──────── TEXT FOR ANALYSIS ────────

The question of Roman taxi drivers has been plaguing the city for some time now. Self-owned taxis are driven by drivers who generally belong to one cooperative of the other, all part of a large lobby which plagues and often holds hostage the Mayor’s office. It is a generally well-known fact that many, many licenses are often sourced, purchased and not necessarily “earned” outside of Rome. Legend has it that if you were to search 10 drivers, you’d find as many as 8 of them have licenses from Pescara, Terni, Ancona or some other underwhelmed city not far from Rome. 

Taking a taxi in Rome has become a gamble. Will he be kind and service-oriented? Will he act as though having to give me a ride somewhere is an imposition to his busy schedule? Will I hear endless sugary hits Baglioni and Venditti tunes from the 80s at the highest volume or will it be interminable arguments about La Roma or La Lazio (depending on whether the decals on the dash are Giallorossi or Celesti)? Will there be the sweet aroma of dope mixed into the grungy Marlboro stench or will the Evergreen hanging from the rearview mirror make my stomach turn? And when it does begin to turn because of the smell, the heat or the rapid weaving between lanes of traffic, will he allow me to open my rear window without a lecture about how the wind affects his cervicale? Or will he be a she? Oh, that is a rare and generally appreciated occasion!

────────

- **EXERCISE BRIEF**:
Pick up the passage about taxi drivers in Rome after its last sentence and continue it in the same voice.

──────── STORED DATA ────────

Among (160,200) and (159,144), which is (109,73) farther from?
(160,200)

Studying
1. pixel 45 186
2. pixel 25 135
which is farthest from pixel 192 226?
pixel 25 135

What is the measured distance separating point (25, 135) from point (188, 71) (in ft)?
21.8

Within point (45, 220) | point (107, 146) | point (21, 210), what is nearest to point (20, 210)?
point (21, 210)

────────
──────── STORED DATA ────────

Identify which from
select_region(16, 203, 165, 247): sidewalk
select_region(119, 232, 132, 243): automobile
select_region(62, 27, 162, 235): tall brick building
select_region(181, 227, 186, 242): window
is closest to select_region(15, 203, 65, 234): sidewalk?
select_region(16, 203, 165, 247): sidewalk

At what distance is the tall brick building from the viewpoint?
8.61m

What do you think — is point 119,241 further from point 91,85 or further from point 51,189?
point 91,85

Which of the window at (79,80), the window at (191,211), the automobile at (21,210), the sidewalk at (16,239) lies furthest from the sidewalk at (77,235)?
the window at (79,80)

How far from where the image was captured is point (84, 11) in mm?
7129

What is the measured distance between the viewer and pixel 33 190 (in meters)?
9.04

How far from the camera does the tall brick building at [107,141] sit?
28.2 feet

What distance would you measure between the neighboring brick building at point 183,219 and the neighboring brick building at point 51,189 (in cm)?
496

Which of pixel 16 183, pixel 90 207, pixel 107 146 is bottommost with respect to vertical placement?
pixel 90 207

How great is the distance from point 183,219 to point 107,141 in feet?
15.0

────────

- **REPLY**:
Here is one episode of Roman taxi idiocy which makes me crazy with rage: taxi comes to take me to the airport. I tell him it’s a credit card fare to make sure he’s not one of those POSfobes whose portable machines are always mysteriously broken. “Si’, si’, signora. Ce l’ho.” We pull into the terminal and he realizes he’s left his ‘man purse’ (literally ‘borsello‘) at home with all of his documents, including his license and his little portable credit card machine. 

Insert here cultural sidebar: It is late afternoon, just past traditional lunch time. Here’s a guy constantly on his phone Whatsapping even as he drives. He gets a call or two. The mumbling and smirking are so transparent, he’s lucky his wife isn’t in the car with me. He’s clearly been somewhere other than home for lunch and gotten something a little extra on the side. During his little afternoon love distraction, he left his borsello where he stores his credit card machine much like he’d have taken his entire car stereo with him every time he parked his car in the 80s. Something about gadgetry that men have to always take them with them.

So, here we have a two-timing taxi driver speeding to airports with no license on him. And I’ve got no cash and he knows it. This is a business expense I  had hoped to put on a credit card but his gadget is in a boudoir somewhere. I bet he’s regretting his little fuga already! The wife would be rejoicing in Karma coming back to bite him.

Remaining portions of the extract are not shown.